Johnson retired from professional basketball in November 1991 when he revealed that he had tested positive for HIV, the virus that causes AIDS (acquired immunodeficiency syndrome). Following his announcement Johnson assumed a leadership role once again in working to raise research funds for, and awareness of, the disease. In 1992 he was appointed to the President's National Commission on AIDS, but he resigned soon thereafter when he became disillusioned with the government's efforts on behalf of AIDS research. Johnson kept AIDS in the public eye when he resumed his career shortly after guiding the U.S. basketball team to a gold medal at the 1992 Olympics. He attempted a comeback with the Lakers in the fall of 1992, but after some players in the league expressed reservations about playing with him because of his virus, he retired again. In that same year Johnson authored What You Can Do to Avoid AIDS, the net profits from which went to the Magic Johnson Foundation, which Johnson established for prevention, education, research, and care in the battle against AIDS. In mid-season 1995–1996 Johnson rejoined the badly faltering Lakers as a player-coach. He once again retired at the end of the season.
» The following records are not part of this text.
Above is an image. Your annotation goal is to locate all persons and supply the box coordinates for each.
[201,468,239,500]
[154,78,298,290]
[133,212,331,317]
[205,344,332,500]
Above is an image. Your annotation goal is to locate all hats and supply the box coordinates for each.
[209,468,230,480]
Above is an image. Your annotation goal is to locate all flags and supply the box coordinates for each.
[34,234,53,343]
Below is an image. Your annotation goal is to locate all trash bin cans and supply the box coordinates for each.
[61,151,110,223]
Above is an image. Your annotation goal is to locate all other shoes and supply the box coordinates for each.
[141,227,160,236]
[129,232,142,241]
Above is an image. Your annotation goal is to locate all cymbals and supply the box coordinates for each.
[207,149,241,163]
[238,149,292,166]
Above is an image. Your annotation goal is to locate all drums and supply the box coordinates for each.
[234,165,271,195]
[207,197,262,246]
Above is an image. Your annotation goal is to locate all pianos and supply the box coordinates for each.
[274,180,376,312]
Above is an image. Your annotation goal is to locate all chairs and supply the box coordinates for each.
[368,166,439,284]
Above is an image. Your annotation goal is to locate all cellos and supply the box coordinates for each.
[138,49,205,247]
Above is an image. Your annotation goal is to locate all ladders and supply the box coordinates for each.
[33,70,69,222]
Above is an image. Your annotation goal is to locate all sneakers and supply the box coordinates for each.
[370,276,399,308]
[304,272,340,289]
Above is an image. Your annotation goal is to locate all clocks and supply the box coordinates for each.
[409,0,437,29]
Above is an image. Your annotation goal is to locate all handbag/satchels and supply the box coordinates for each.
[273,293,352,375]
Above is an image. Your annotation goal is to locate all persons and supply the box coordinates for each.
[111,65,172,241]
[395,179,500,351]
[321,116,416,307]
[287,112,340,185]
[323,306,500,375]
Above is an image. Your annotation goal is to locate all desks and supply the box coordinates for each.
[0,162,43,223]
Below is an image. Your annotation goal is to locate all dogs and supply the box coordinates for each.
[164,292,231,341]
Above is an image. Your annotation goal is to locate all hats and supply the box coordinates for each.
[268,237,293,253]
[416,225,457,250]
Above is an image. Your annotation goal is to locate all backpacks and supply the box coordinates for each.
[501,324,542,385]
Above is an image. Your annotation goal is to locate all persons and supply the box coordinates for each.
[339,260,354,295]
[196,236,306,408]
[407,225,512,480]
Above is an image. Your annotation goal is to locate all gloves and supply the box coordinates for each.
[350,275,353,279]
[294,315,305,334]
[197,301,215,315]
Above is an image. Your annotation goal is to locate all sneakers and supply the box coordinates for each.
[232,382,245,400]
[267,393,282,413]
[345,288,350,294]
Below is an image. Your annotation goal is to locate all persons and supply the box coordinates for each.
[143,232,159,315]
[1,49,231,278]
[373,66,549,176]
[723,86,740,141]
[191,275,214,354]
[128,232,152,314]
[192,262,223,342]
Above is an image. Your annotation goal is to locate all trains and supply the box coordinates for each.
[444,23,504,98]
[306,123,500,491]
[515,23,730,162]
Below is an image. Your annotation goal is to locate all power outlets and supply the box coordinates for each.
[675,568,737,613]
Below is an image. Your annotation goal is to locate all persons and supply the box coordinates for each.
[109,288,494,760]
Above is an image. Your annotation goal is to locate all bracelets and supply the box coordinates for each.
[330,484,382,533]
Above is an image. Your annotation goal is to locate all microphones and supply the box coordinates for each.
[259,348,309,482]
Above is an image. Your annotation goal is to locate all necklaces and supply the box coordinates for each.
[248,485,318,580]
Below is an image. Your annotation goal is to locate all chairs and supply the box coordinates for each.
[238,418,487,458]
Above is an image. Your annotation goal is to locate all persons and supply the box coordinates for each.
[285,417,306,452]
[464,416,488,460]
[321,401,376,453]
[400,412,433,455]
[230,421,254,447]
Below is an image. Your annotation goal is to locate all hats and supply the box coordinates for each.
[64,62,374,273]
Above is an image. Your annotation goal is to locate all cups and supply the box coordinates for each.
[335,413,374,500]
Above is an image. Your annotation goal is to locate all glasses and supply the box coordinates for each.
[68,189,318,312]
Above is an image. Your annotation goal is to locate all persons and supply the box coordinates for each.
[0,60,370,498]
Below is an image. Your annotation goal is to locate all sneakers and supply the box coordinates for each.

During his retirement Johnson continued his AIDS education efforts, and he encouraged businesses to enter inner-city neighborhoods, notably through his successful Magic Johnson Cineplex movie theater in South Central Los Angeles, opened in 1995. In 1997 he hosted a shortlived late-night talk show.
By 2001 Johnson had expanded his foundation's mission to include business ventures with Starbucks and a series of initiatives to increase minority homeownership, educational opportunities, and computer literacy. Because of the sophisticated drugs available to treat HIV-AIDS in the United States, Johnson is currently living with what many now consider a chronic disease, instead of a terminal condition.
Aldridge, David. "Thankfully, Earvin's Obit Far from Written." Available from <http://espn.go.com/nba/columns/aldridge/1274716.html>.
Friend, Tom. "Still Stunning the World 10 Years Later." Available from <http://espn.go.com/gen/s/2001/1105/1273720.html>.
Johnson, Earvin "Magic," and Roy S. Johnson. Magic's Touch. Reading, Mass.: Addison-Wesley, 1989.
Pascarelli, Peter F. The Courage of Magic Johnson: From Boyhood Dreams to Superstar to His Toughest Challenge. New York: Starfire, 1991.